▸ **Exercise requirements**
Look below for the line containing "To characterize the"; from there, print each line exactly up to and including the line containing "The colonies used", and stop.

▸ **Excerpted data**
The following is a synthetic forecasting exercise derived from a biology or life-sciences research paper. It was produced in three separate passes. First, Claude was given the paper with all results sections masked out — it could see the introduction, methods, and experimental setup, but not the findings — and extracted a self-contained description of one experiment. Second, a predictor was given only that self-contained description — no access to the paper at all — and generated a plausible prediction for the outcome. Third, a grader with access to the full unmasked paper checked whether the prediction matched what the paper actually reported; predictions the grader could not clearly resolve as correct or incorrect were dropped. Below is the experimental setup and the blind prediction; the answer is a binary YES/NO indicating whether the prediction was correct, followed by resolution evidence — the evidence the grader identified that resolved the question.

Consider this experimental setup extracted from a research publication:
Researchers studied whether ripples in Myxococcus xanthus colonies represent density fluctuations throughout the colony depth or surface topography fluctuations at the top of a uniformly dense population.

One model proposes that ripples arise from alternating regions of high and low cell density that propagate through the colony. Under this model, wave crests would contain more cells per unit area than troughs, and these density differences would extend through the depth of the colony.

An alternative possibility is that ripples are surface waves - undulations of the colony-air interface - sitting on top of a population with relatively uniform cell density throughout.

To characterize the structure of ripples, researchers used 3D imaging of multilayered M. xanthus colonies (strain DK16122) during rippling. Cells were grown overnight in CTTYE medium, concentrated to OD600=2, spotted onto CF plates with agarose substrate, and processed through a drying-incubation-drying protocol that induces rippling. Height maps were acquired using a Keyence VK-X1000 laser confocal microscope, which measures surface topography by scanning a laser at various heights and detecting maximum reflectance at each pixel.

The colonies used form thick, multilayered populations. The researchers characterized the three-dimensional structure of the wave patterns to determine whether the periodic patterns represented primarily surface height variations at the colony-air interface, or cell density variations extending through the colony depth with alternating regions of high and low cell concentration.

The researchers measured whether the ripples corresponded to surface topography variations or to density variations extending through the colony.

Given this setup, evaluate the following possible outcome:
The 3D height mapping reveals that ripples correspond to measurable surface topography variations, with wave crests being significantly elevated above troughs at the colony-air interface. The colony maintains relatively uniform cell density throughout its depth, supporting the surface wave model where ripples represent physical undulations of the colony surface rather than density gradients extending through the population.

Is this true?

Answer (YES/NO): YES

▸ **Solution to this exercise**
To characterize the structure of ripples, researchers used 3D imaging of multilayered M. xanthus colonies (strain DK16122) during rippling. Cells were grown overnight in CTTYE medium, concentrated to OD600=2, spotted onto CF plates with agarose substrate, and processed through a drying-incubation-drying protocol that induces rippling. Height maps were acquired using a Keyence VK-X1000 laser confocal microscope, which measures surface topography by scanning a laser at various heights and detecting maximum reflectance at each pixel.

The colonies used form thick, multilayered populations. The researchers characterized the three-dimensional structure of the wave patterns to determine whether the periodic patterns represented primarily surface height variations at the colony-air interface, or cell density variations extending through the colony depth with alternating regions of high and low cell concentration.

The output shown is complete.